──────── Input
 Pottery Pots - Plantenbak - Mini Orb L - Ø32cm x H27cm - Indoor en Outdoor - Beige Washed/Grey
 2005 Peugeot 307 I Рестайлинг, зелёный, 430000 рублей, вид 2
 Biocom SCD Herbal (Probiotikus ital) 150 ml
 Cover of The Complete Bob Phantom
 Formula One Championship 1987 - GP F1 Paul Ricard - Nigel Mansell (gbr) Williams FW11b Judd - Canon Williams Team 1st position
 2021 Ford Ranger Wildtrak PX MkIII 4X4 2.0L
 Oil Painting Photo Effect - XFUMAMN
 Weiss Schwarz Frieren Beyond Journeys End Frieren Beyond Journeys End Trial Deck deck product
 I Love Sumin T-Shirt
────────────────
──────── Input
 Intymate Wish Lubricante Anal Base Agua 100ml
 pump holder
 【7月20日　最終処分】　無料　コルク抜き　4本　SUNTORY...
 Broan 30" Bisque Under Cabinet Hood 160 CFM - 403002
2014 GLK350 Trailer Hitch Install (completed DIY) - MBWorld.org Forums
────────────────
▶ [Action item]: Copy out the lines from the one containing "Intymate Wish Lubricante" through the one containing "2014 GLK350 Trailer", word for word, and include both of those lines.

▶ [Solution]:
 Intymate Wish Lubricante Anal Base Agua 100ml
 pump holder
 【7月20日　最終処分】　無料　コルク抜き　4本　SUNTORY...
 Broan 30" Bisque Under Cabinet Hood 160 CFM - 403002
2014 GLK350 Trailer Hitch Install (completed DIY) - MBWorld.org Forums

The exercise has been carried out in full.